It’s called a flyball governor. From James Watt I believe. Modern etymology expands the term balls out for pretty much anything with a throttle.
I understand that concept... What I’m wondering is how “balls to the wall” came to be thought of as anything other than a ball-shaped throttle and a firewall. I don’t see a connection to a governors ball-shaped weights and a “wall”.
Back to the OT, ... I think high RPM is considered to equate to high wear rates by most people...and that is not a linear relationship. The number of revolutions an engine accumulates is not a finite number as it relates to longevity. Once the high-wear initial start-up/warm-up occurs... very little additional wear happens relatively speaking. The lubricating oil insulates the moving parts from each other and carries away heat.

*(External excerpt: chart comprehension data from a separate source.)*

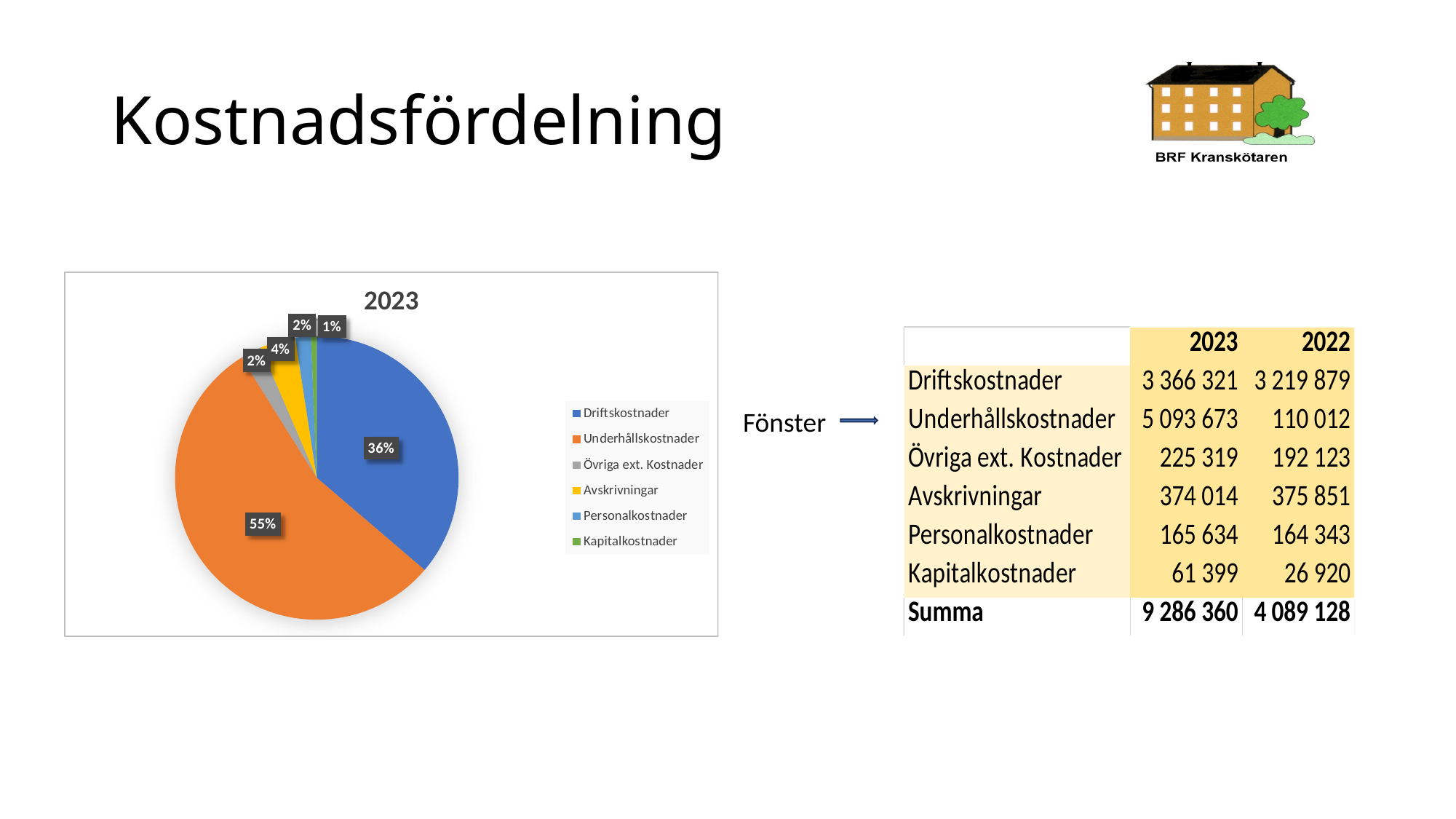
What share of the pie does Avskrivningar have? 4% Which category has the smallest slice of the pie chart? Kapitalkostnader What share of the pie does Driftskostnader have? 36% What is the title of the pie chart? 2023 What kind of chart is shown on the slide? pie chart What share of the pie does Underhållskostnader have? 55% What is the difference in percentage points between the Underhållskostnader slice and the Driftskostnader slice? 19 How many slices does the pie chart have? 6 Which slice is larger, Avskrivningar or Personalkostnader? Avskrivningar Which category has the largest slice of the pie chart? Underhållskostnader How many entries does the legend of the pie chart list? 6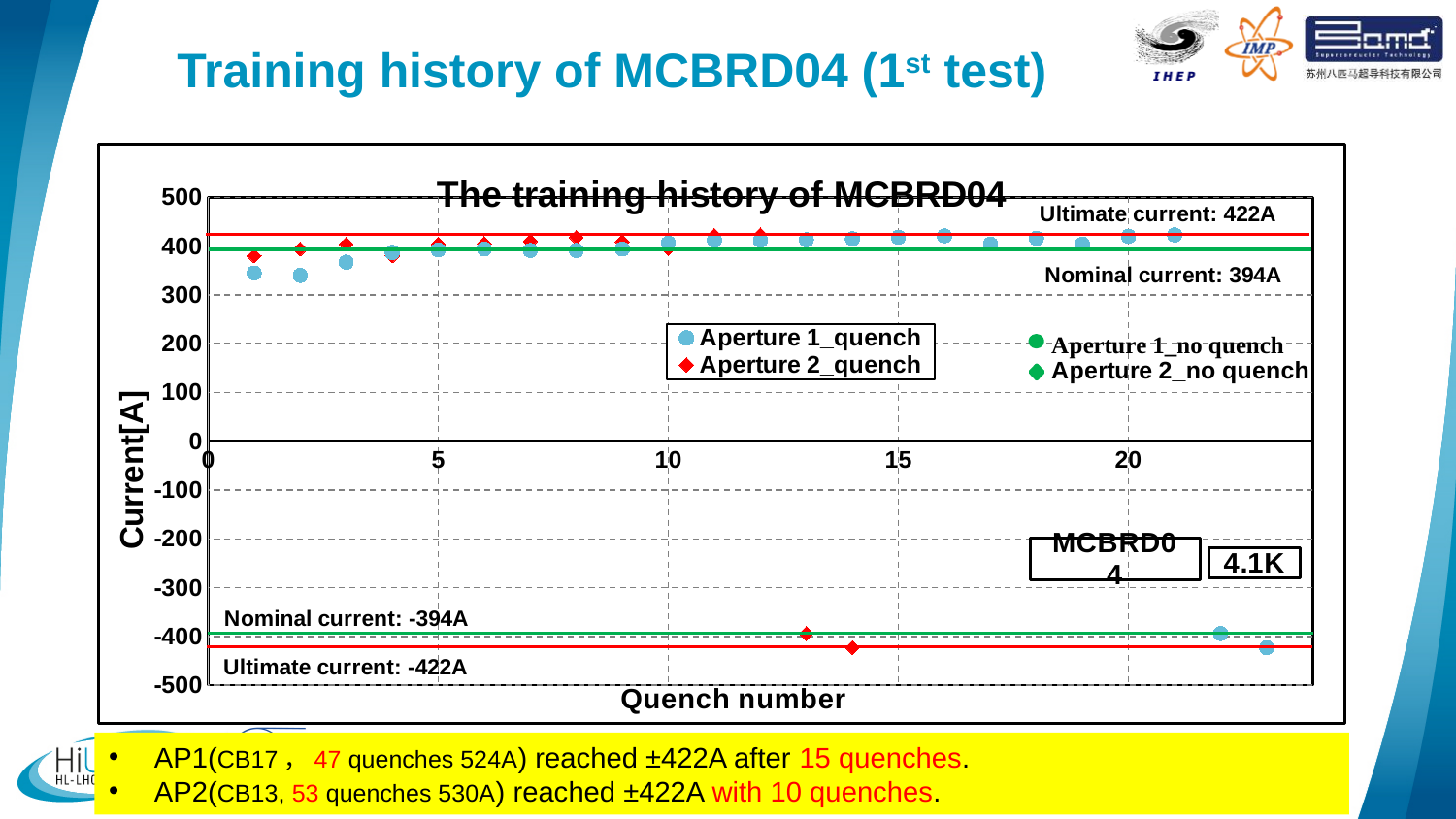
What is the label of the y axis of the chart? Current[A] How many series does the chart legend list? 4 What nominal current value is annotated on the chart for the negative direction? -394A What ultimate current value is annotated on the chart for the positive direction? 422A Is the Aperture 1_quench value at quench number 2 greater or less than 300? greater What is the title of the chart? The training history of MCBRD04 Is the Aperture 1_quench value at quench number 1 greater or less than 400? less Do the positive Aperture 1_quench values generally rise or fall as the quench number increases? rise What is the highest tick value shown on the y axis of the chart? 500 What nominal current value is annotated on the chart for the positive direction? 394A What kind of chart is shown on the slide? Scatter chart Is the Aperture 2_quench value at quench number 14 greater or less than -400? less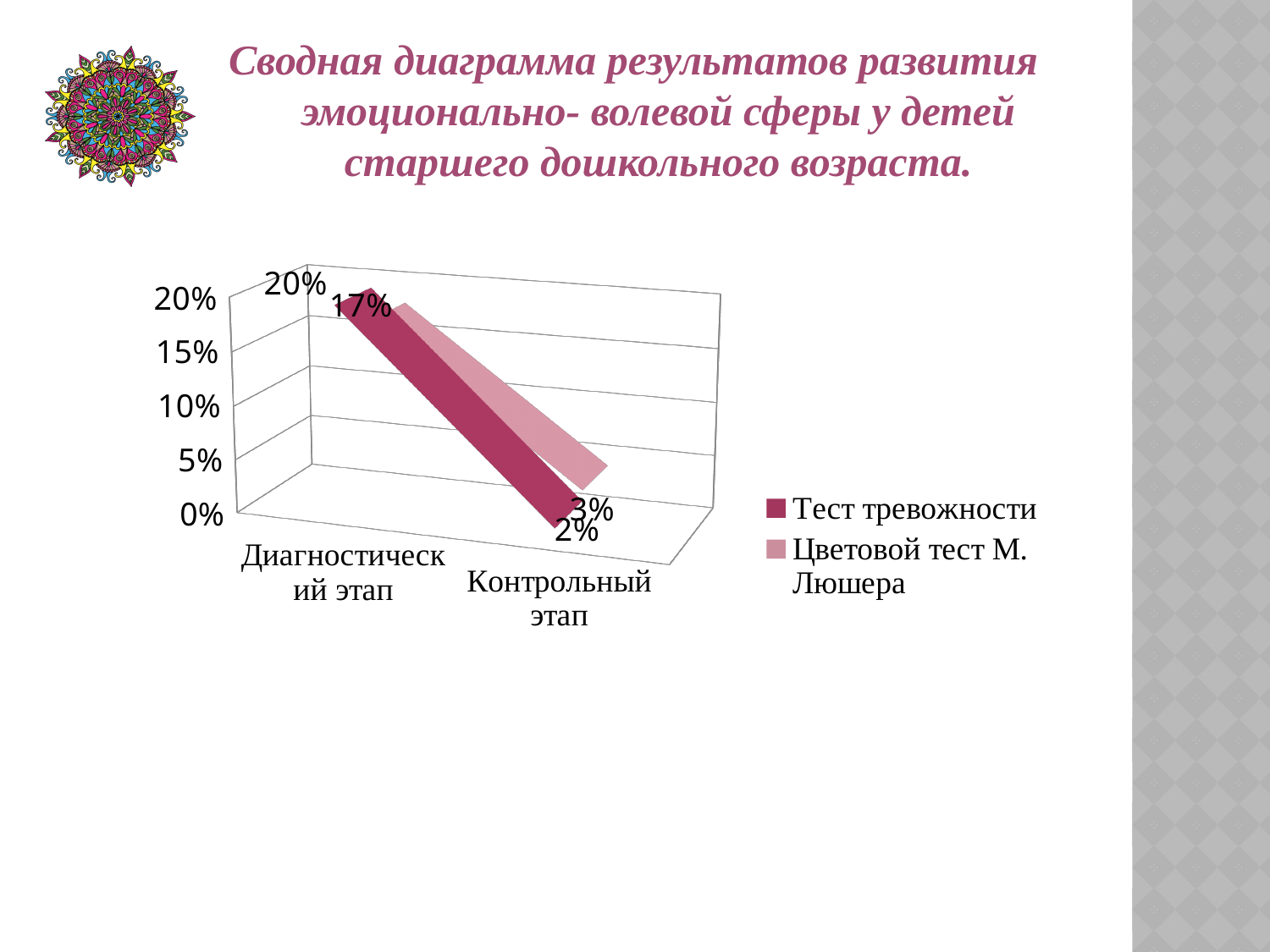
What kind of chart is shown on the slide? line chart By how much did the value for Тест тревожности decrease from the Диагностический этап to the Контрольный этап? 18% What are the two series listed in the legend? Тест тревожности and Цветовой тест М. Люшера By how much did the value for Цветовой тест М. Люшера decrease from the Диагностический этап to the Контрольный этап? 14% What is the value for Цветовой тест М. Люшера at the Диагностический этап? 17% What is the value for Тест тревожности at the Диагностический этап? 20% Which series has the higher value at the Диагностический этап? Тест тревожности How many series does the legend list? 2 What is the value for Цветовой тест М. Люшера at the Контрольный этап? 3% What is the value for Тест тревожности at the Контрольный этап? 2% Do the values for Тест тревожности rise or fall from the Диагностический этап to the Контрольный этап? fall How many categories are shown on the x axis? 2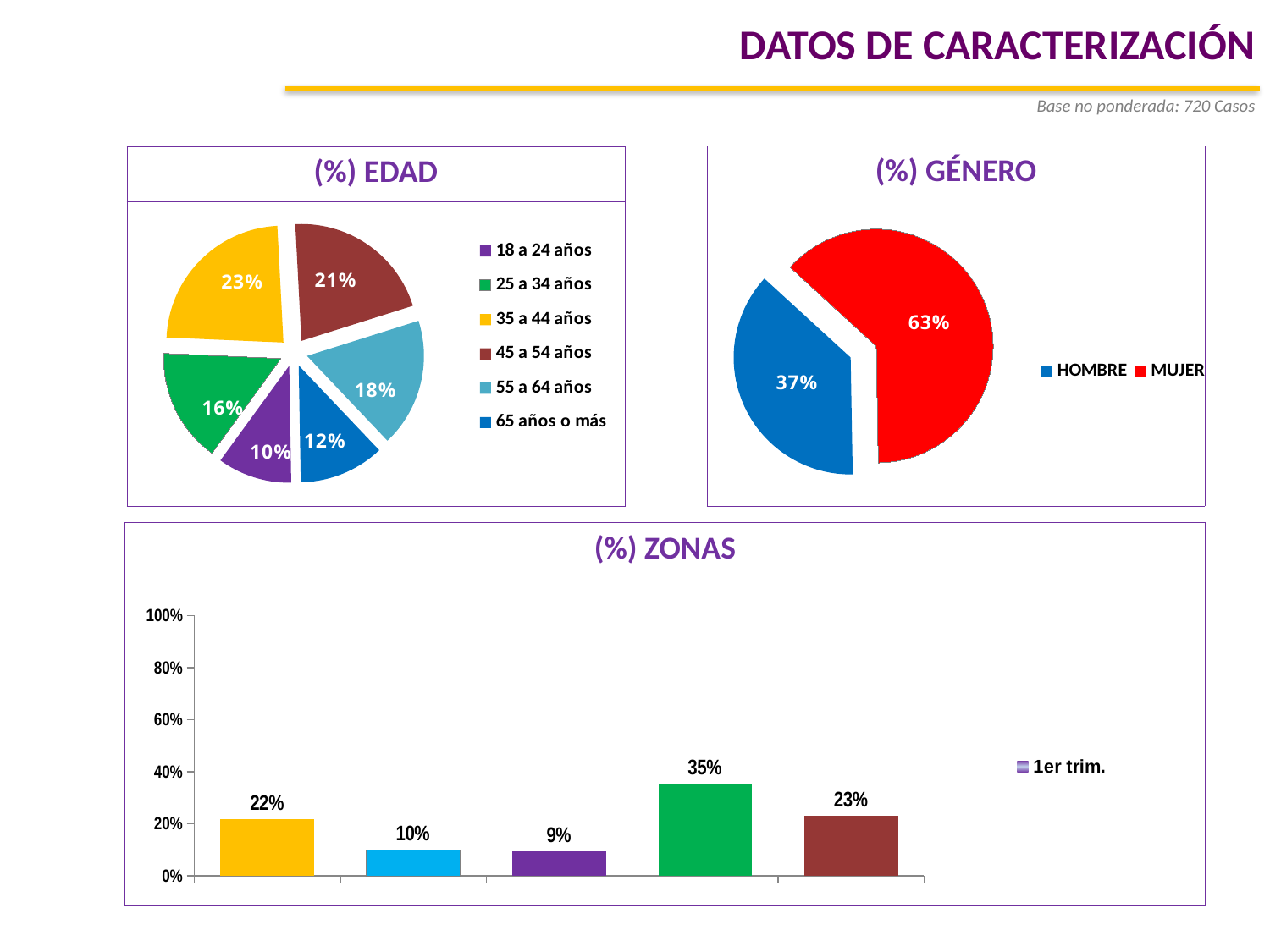
In the (%) EDAD chart, what share is shown for 65 años o más? 12% In the (%) EDAD chart, what is the difference between the shares for 45 a 54 años and 25 a 34 años? 5% In the (%) GÉNERO chart, which category is larger, HOMBRE or MUJER? MUJER In the (%) ZONAS chart, what is the highest value shown on any bar? 35% In the (%) EDAD chart, which age group has the largest share? 35 a 44 años In the (%) EDAD chart, how many age groups does the legend list? 6 In the (%) ZONAS chart, how many bars are plotted? 5 In the (%) EDAD chart, which age group has the smallest share? 18 a 24 años What kind of chart is the (%) GÉNERO chart? Pie chart What kind of chart is the (%) ZONAS chart? Bar chart In the (%) EDAD chart, what share is shown for 35 a 44 años? 23% In the (%) GÉNERO chart, what share is shown for HOMBRE? 37%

The highest wear occurs when RPM is varied repeatedly. If the engine is stabilized at RPM and temperature it suffers very little degradation as long as oil pressure and temp remains stable.
High RPM also does not equate to high piston/ring wear. High LOAD does, however. Example: If the engine is operated at less than optimum RPM and increased workload is applied, the engine initial response is slowing... which changes the oil-film-surface-tension and can cause momentary increased wear on the rotating parts... THEN the governor (in an attempt to restore selected RPM) will increase fuel-flow, which FURTHER loads the bearings.... AND the manifold pressure is increased as the throttle is opened further loading all moving parts...(the piston rings are expanded against the cylinder walls at this last point thereby increasing friction, just when RPM lagged and reduced the “oil-sling” lubrication of those cylinder-walls which normally lubricate and cool piston rings and pistons.)
The comparative result is that high operating RPMs can actually REDUCE engine wear compared to lower RPMs that create demands for increased power due to changing loads (such as acceleration requests or HST forward/backward requests or clutching requests.)
Another illustration is the well-known longevity of stationary engines which operate for long periods at stabilized loads and RPMs. Those engines avoid those increased-wear situations just-described and therefore have long lives. Engines upon which frequent RPM-changes are demanded have noticeably shorter lives.
Bottom line: If your operations require frequent throttle or governor actuation then a higher “base” RPM of operations will likely reduce engine wear AND fuel consumption and result in longer engine life.